Here is the third installment of our series covering emerging roles in the market research industry. Job Muscroft, the Face MD in London, kicked it all off in his post about the various roles that are changing the face of market research. In this post, we’ve interviewed one of our co-creation consultants here at Face, Research Director Esther Garland, to learn a bit more about  what it’s like to work in qualitative market research as a co-creation consultant.

Esther Garland photo

How would you describe your role?

My role….  Part planner, part creator, part trainer, part performer, part researcher. To do co-creation successfully you need to be many things at any one time. It’s not the same as running a focus group – you still have the insight objectives but actually your role is to create an immersive, inspiring way of getting to those objectives. If I could make a rule in co-creation that you are not allowed to ask direct questions (as you do in more traditional methodologies) I would.

How did you become a marketing research co-creator? What’s your background?

I started in market research for a publishing company so I have an appreciation of product development, I then spent some time as a planner for a couple of above the line and digital agencies giving me an appreciation of the creative process, ideation and strategy. I came to agency side qual research to be closer to consumers again, and this is a great place to get an appreciation for managing clients and stakeholders, and deadlines (both of which are big parts of co-creation).

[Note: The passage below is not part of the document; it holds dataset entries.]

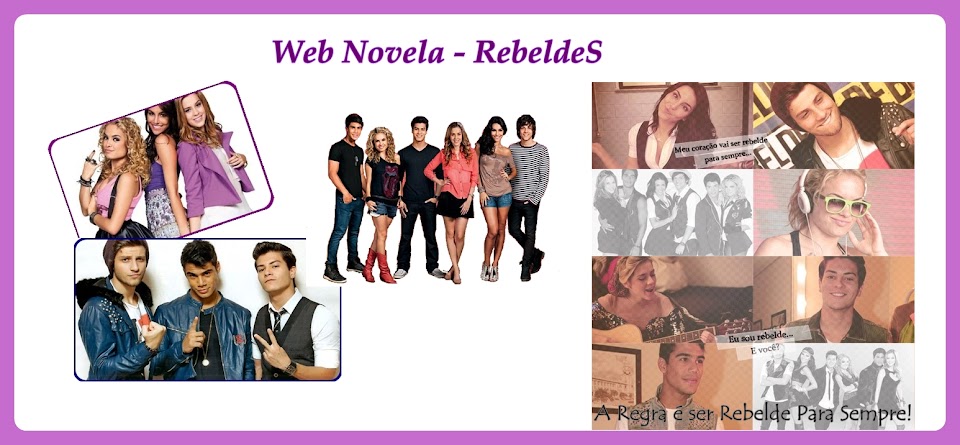 web - novela rebeldes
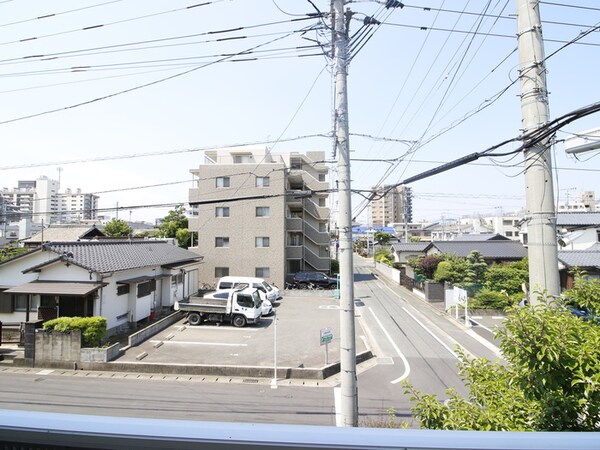 室内からの展望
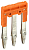 Перемычка гребенчатая для CP 2.5кв.мм 3PIN IEK YCT20-00-K03-002-EC-3P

Any tips for how to stand out from the competition when you’re trying to get a job in co-creation?

Like any qual research, co-creation is about a balance of people skills (being able to engage people, being able to elicit information and shape conversations) and analytical skills (being able to judge information, get behind the words to the meaning, find the underlying assumptions and unstated beliefs). However it’s the creative and performance bits that are different from traditional research – anything that can demonstrate you think about problems differently and design creative solutions to those problems, and any skills you can demonstrate in performance will set you apart.

What are the top three rules you have to follow as a co-creator in market research?

  1. Make it fun – create the right environment, gamify the session, set the right atmosphere
  2. Make it creative – design exercises that use different parts of the brain, do things that feel challenging or strange, think laterally about how to get to your objectives
  3. Make it physical – vary the pace, get people moving about, change the scenery

Where do you see your role going in the next five years? What’s the future for marketing research co-creation?

It’s worth noting that increasingly I think co-creation will be adopted as a core part of the qual armoury (if it isn’t already) so really this question doesn’t make sense – additionally I’m not just co-creator, I’m an Insight and Strategy specialist.  Co-creativity is a philosophy rather than a tool – so in fact for us, I see principles of co-creativity (creating immersive environments, building long term mutual relationships between clients and consumers, sharing the responsibility for success) governing all the research activities we do.

Increasingly though I think it’s going to be about how you layer co-creation with other tools and data sources – whether that is social media insight, crowdsourcing or social media monitoring.

What’s the biggest mistake you most often see in co-creation? What’s so bad about it?

Just treating it like a souped-up focus group – albeit with clients in the room asking the questions as well.  This is just lazy and not harnessing the full power of the approach – you won’t get better ideas or insight from just doing the same thing in a bigger room.